Between .1 perms and 1 perm, a material is classified as a type II vapour retarder, which is suitable for use as what is exclusively known as a ‘vapour barrier’ on a work site, the standard 6 mil polyethylene. And remember – a vapour barrier goes on the inside of a wall, NOT the outside. Since we intentionally contain water vapour on the interior of a building with a vapour retarder, the more vapour-permeable the exterior of your wall is, the less likely you will have moisture buildup inside.
The vapour-permeable elephant in the room?
The most commonly held opinion among building industry experts that we have read and spoken with, is that OSB has a perm rating of 2 and plywood has a perm rating of 10.

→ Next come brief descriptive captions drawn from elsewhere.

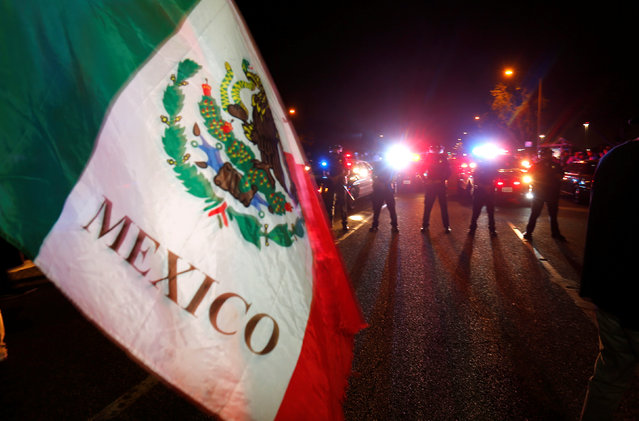 Police in riot gear form a line to break up a group of protesters, one with a Mexican flag, outside  Republican U.S. presidential candidate Donald Trump's campaign rally in Costa Mesa, California, April 28, 2016. (Photo by Mike Blake/Reuters)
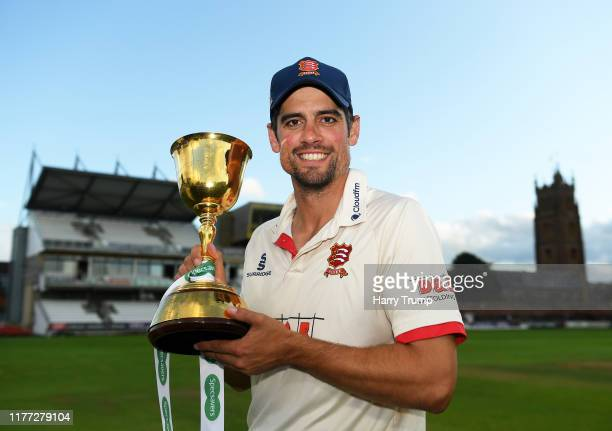 Sir Alastair Cook of Essex poses with the County Championship Trophy during Day Four of the Specsavers County Championship Division One match between...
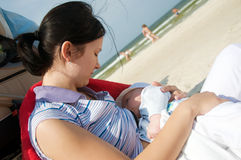 Breast feeding on the beach. Mother breast feeding her newborn on the beach. Horizontal shot royalty free stock photography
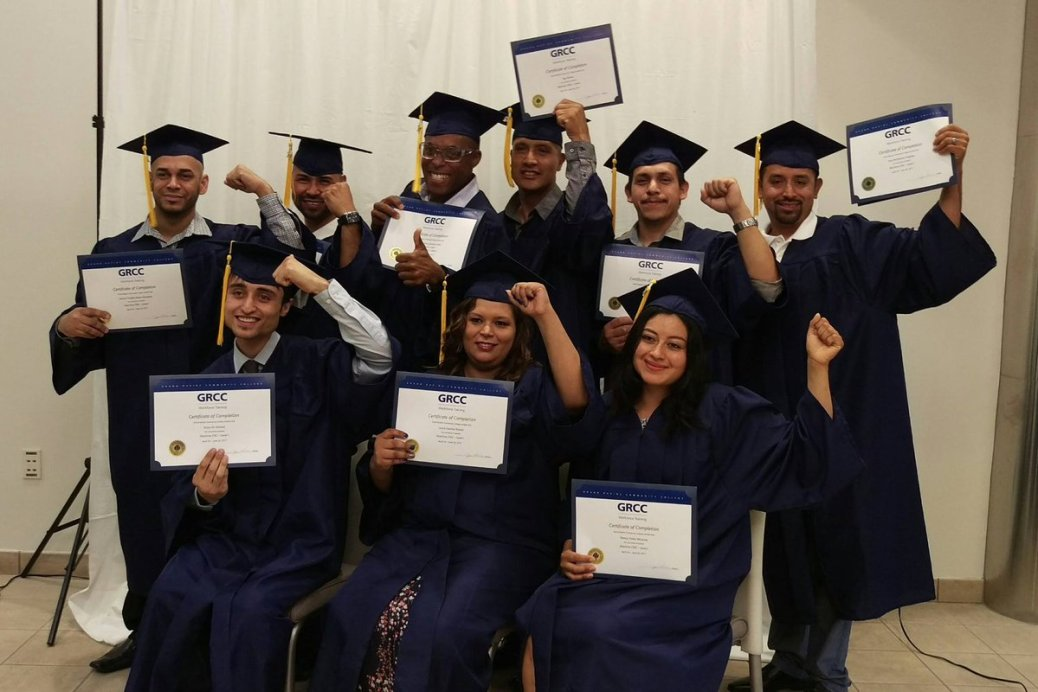 Ten students in caps and gowns show off their certificates.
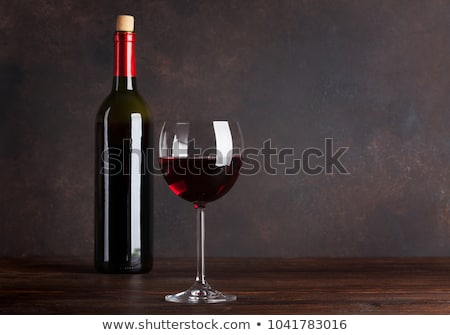 Glass of red wine on wooden board on black background. Space for text Stock photo © DenisMArt
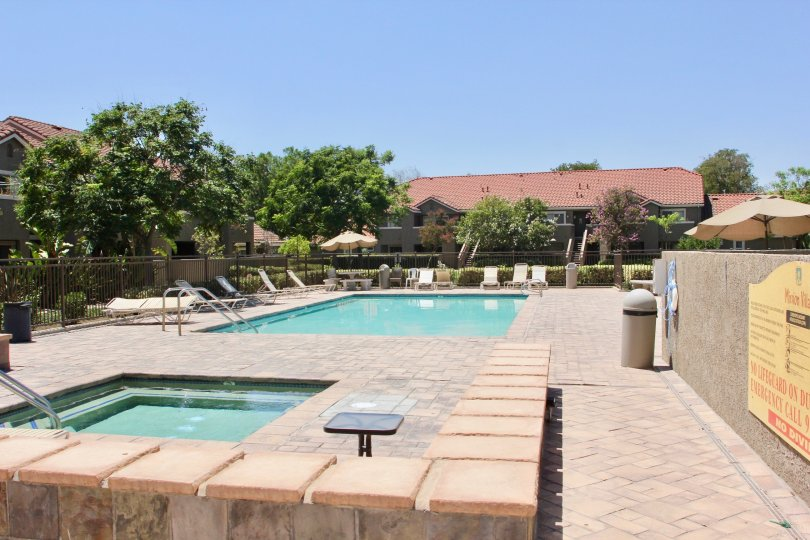 Sunny day at outdoor pool and hot tub area at Mission Villas community in Riverside, California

Those are the perm ratings you will find on many building information websites, though it conflicts with what is found in section 22.214.171.124 of the Canadian National Building Code, which rates the standard 7/16″ OSB at 44 NG (2/3rds of a perm) and 3/8″ plywood at 57 NG, or 1 perm. Since anyone using plywood as sheathing will usually use 1/2″ (also 2/3rds of a perm), according to code, all sheathing is a Type II vapour retarder, the same classification given to 6 mil polyethylene.
Those standard 2 and 10 perm ratings don’t indicate any change in permeability due to changes in relative humidity, so they also heavily conflict with the table below from Oak Ridge Research Laboratories which shows plywood to have a range of between about 1 perm and over 20 perms, depending on relative humidity.
So who should you believe? Let us know when you figure it out. It’s hard not to consider the building code as inherently trustworthy, but the same can be said for other reputable but contradicting sources. Since they all conclude that plywood is more vapour permeable than OSB, we will cling to that like a cat to a screen door – fairly confidently, but aware of the precarious nature of the situation.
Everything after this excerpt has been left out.